Стиль модерн проявил много изобретательности в искусстве превращать живописные полотна в вещь. Так, венец Густав Климт исполнил в 1905 году панно для брюссельского дворца Стокле из цветных камней, слюды, перламутра, металла. Картина, как вещь, могла уже подвергаться различным манипуляциям. Владимир Бурлюк, по воспоминаниям Бенедикта Лифшица в «Полутораглазом стрельце», бросал свое полотно в грязь, топтал его ногами, возвращая изображение природы в природу. Он повторял жесты Сезанна, когда тот, недовольный своими видами горы Сент-Виктуар, бросал холсты по дороге с этюдов домой. Сюрреалисты ритуально публично сожгли специально написанное для этой акции полотно Фрэнсиса Пикабия. Поп-артист Роберт Раушенберг в присутствии де Кунинга соскоблил краски с его холста. В 1960-е годы Лючио Фонтана распарывал свои монохромные холсты, выступая против живописного изображения, утверждая этим свое пространственное видение — спатиализм (от англ. spatial — пространственный). Ив Клейн в 1961 году стал создавать серию «Огненных картин». В процессе их создания он прожигал специально подготовленный картон. Когда под живописью стала пониматься только краска, нанесенная кистью, то есть свободная от обрамленного пространства цветная материя, она могла стать знаком искусства.

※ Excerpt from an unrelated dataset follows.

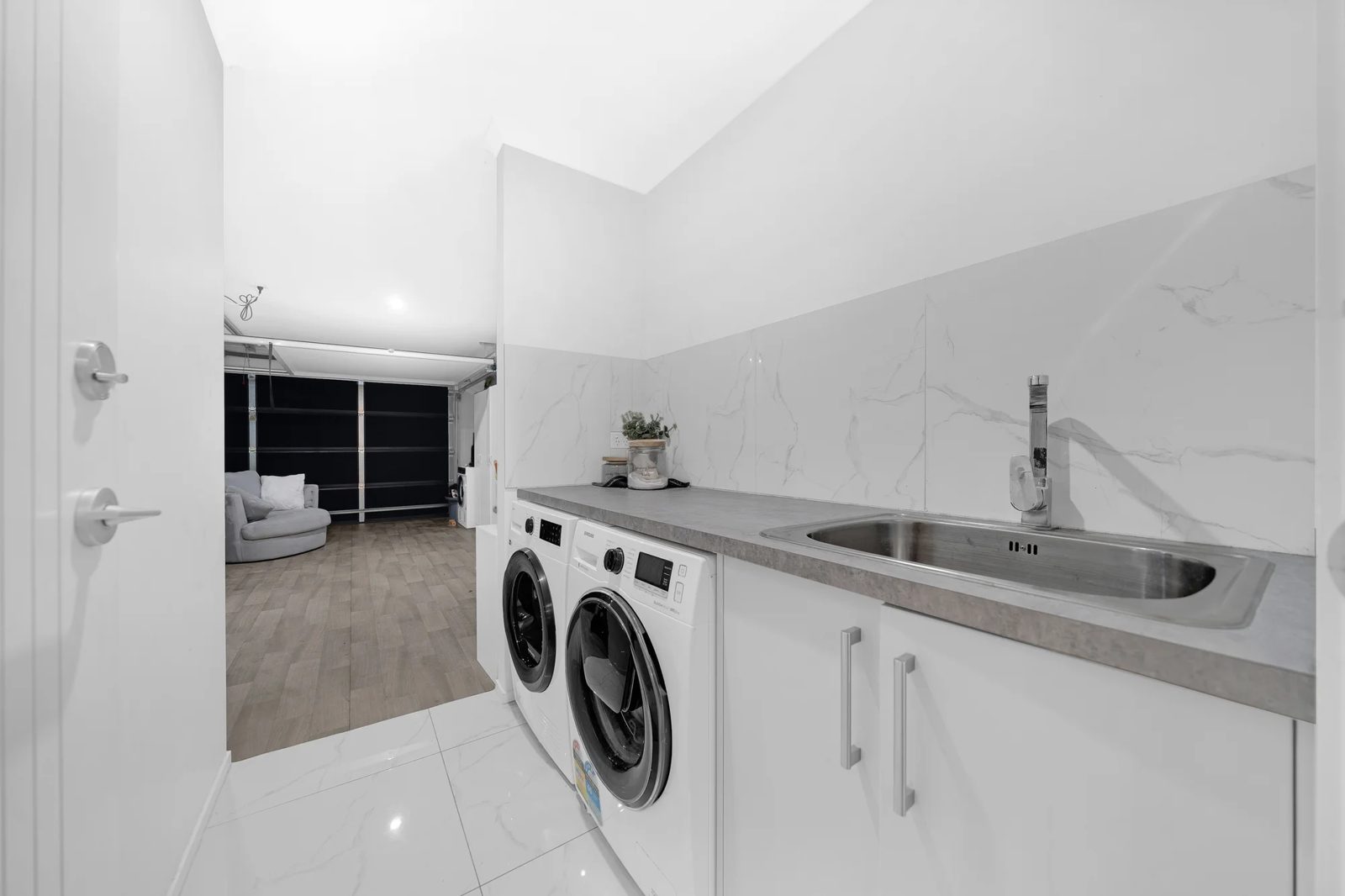 23 Culverwell Crescent, Pokeno, photo 17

Раушенберг, перепачкав свою кровать с одеялом и подушкой кустовыми ударами в стиле абстрактного экспрессионизма, с которым стал полемизировать как с «чистым» искусством, превратил ее таким магическим жестом в произведение искусства. После этого ее можно было уже выставить на Венецианском биеннале и получить Grand Prix. Краска на холсте или объекте — память о традициях в искусстве.